Le président Saïed a prévenu que des pénalités sévères seront imposées en cas d’atteinte à l’ordre public.

La police est intervenue lundi pour empêcher des affrontements entre les partisans du président et ceux du parti le plus important, Ennahdha. Les deux camps se sont échangés des insultes et des jets de pierres, selon un journaliste de l’Associated Press et des images partagées en ligne.

M. Ghannouchi a été intercepté par les forces de l’ordre quand il a voulu entrer dans le parlement pendant la nuit. Il patientait dans une voiture devant l’immeuble lundi. On ne sait pas ce qu’il compte faire maintenant.

Il a qualifié la décision du président de « coup contre la Constitution et la révolution (du Printemps arabe) » et assuré que le Parlement continuera à fonctionner.

La rivalité entre le premier ministre et le président est notamment tenue pour responsable de la mauvaise gestion de la pandémie. Une campagne de vaccination bâclée a mené au congédiement du ministre de la Santé plus tôt ce mois-ci.

Seulement 7 % de la population tunisienne a été entièrement vaccinée jusqu’à présent et 90 % des lits disponibles aux soins intensifs sont occupés, selon les données du ministère de la Santé. Des images qui circulent en ligne montrent des corps abandonnés dans les hôpitaux, alors que les morgues débordent.

Le parti Ennahda a été sévèrement critiqué, plusieurs lui reprochant de s’être davantage préoccupé de ses problèmes internes que de la gestion du virus.

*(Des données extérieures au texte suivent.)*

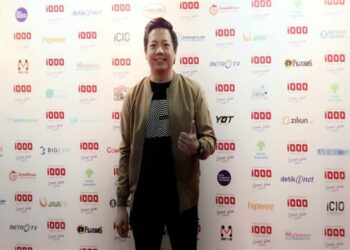 Mikhael Gaery Undarsa : Hindari Bisnis Mimpi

Selon Al-Jazira, dix « policiers lourdement armés » sont entrés dans ses bureaux sans mandat et ont demandé à tout le monde de sortir. Les téléphones et équipements des journalistes auraient été confisqués et on ne leur aurait pas permis de rentrer chercher leurs effets personnels.

Plusieurs pays du Moyen-Orient reprochent au Qatar et à Al-Jazira de faire la promotion de groupes islamistes comme les Frères musulmans. Ses bureaux ont été fermés dans d’autres pays pour cette raison, notamment en Égypte après le coup d’État qui a porté au pouvoir le président actuel, Abdel-Fattah el-Sissi.

Quelques pays étrangers, comme l’Allemagne et la Turquie, ont dit être « très préoccupés » par la situation en Tunisie. L’Allemagne a estimé que le président semble justifier son intervention avec une interprétation très libérale de la Constitution.